De imediato, o meu comandante – que beneficiava de uma grande consideração por parte do povo – tomou, em resposta, a palavra, num discurso tão eloquente, que eu próprio fiquei admirado por aquele “golpe de rins” verbal, que tranquilizou as hostes em protesto. Resumindo, o ten-coronel Matias, sublinhou a traição de que tínhamos sido objecto; apelou aos seus créditos de amigo daquela gente, a quem, como comandante do batalhão, ali em Pirada, estivera sempre pronto a prestar-lhe a melhor ajuda, e prometeu envidar todos os esforços para que a situação fosse resolvida, de modo a regressarem à população os dois elementos detidos. E a turbamulta foi-se desfazendo, saindo dali, até que ficámos sozinhos.
...Sozinhos, mas muito apreensivos quanto ao desenrolar dos acontecimentos imediatos, sem poder prever o dia seguinte.
Entre nós, ali na messe, encontrava-se, como “hóspede”, o comissário politico “Bar”, já referido no nosso “apontamento” nº. 7. Apercebeu-se da situação, sem interferir, e, nessa noite, deixou-nos, de bicicleta, no intuito de – assim pensámos – tomar qualquer iniciativa que pudesse contribuir para, a nível superior dos seus quadros, minimizar o diferendo entretanto surgido... Simplesmente, nunca mais vimos o “Bar”, nem ficámos a saber o que poderá ter feito... para nos ajudar.

■ **DADOS FORNECIDOS**
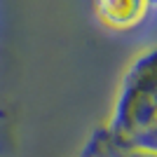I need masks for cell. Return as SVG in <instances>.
Segmentation results:
<instances>
[{
    "label": "cell",
    "mask_w": 157,
    "mask_h": 157,
    "mask_svg": "<svg viewBox=\"0 0 157 157\" xmlns=\"http://www.w3.org/2000/svg\"><path fill=\"white\" fill-rule=\"evenodd\" d=\"M157 54L152 47L129 63L120 80L113 113L101 129L120 145L157 152Z\"/></svg>",
    "instance_id": "6da1fadb"
},
{
    "label": "cell",
    "mask_w": 157,
    "mask_h": 157,
    "mask_svg": "<svg viewBox=\"0 0 157 157\" xmlns=\"http://www.w3.org/2000/svg\"><path fill=\"white\" fill-rule=\"evenodd\" d=\"M94 17L115 33L134 31L155 10V0H92Z\"/></svg>",
    "instance_id": "7a4b0ae2"
},
{
    "label": "cell",
    "mask_w": 157,
    "mask_h": 157,
    "mask_svg": "<svg viewBox=\"0 0 157 157\" xmlns=\"http://www.w3.org/2000/svg\"><path fill=\"white\" fill-rule=\"evenodd\" d=\"M80 157H157V152H145V150H134L127 145L115 143L101 127L92 131V136L87 138V143L82 145Z\"/></svg>",
    "instance_id": "3957f363"
},
{
    "label": "cell",
    "mask_w": 157,
    "mask_h": 157,
    "mask_svg": "<svg viewBox=\"0 0 157 157\" xmlns=\"http://www.w3.org/2000/svg\"><path fill=\"white\" fill-rule=\"evenodd\" d=\"M2 124H5V117H2V115H0V141H2V138H5V131H2Z\"/></svg>",
    "instance_id": "277c9868"
}]
</instances>
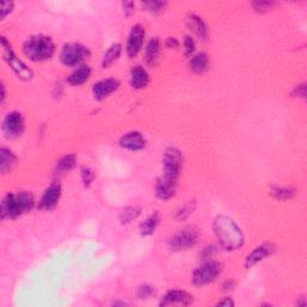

■ **CONJUNTO DE EXERCÍCIOS**
A) No relato sobre Pirada, o que prometeu o tenente-coronel Matias à população em protesto?
B) Retome o relato sobre Pirada a partir do ponto em que termina.

■ **RESPOSTAS POR EXERCÍCIO**
A) Prometeu envidar todos os esforços para que a situação fosse resolvida, de modo a regressarem à população os dois elementos detidos.

B)
Recolhi já tarde aos meus aposentos, debaixo daquele clima nocturno, pesado pela temperatura tropical, e desgastante da sensibilidade do espírito. Encostei à cama, em posição de fácil apanha, a espingarda G3, carregada e com bala na câmara, pronta a utilizar... Debaixo da travesseira, a pistola, também em condições de rápido manejo. No topo do quarto, a cama do capitão B., comandante da 3ª. companhia, adjunta ao comando do batalhão... Dormia ele a sono solto, sem ajuizar do “inferno” em que poderíamos estar metidos.
Deitei-me, cansado mas com sono disperso pelos nervos tensos e em alerta... No chão, a espiral de “mosquito killer” que entretanto acendera, ia ardendo em morrão lento e fumegante, espalhando no quarto um cheiro acre, activo, de modo a afugentar a mosquitada... Pela janela de rede, notava que, lá fora, de vez em quando, o soldado de guarda, um natural, assomava ali a tentar observar o interior do quarto, com certa ironia expressa em disfarçadas tossidelas. De qualquer modo, fui sendo vencido por algum sono intermitente. Até que...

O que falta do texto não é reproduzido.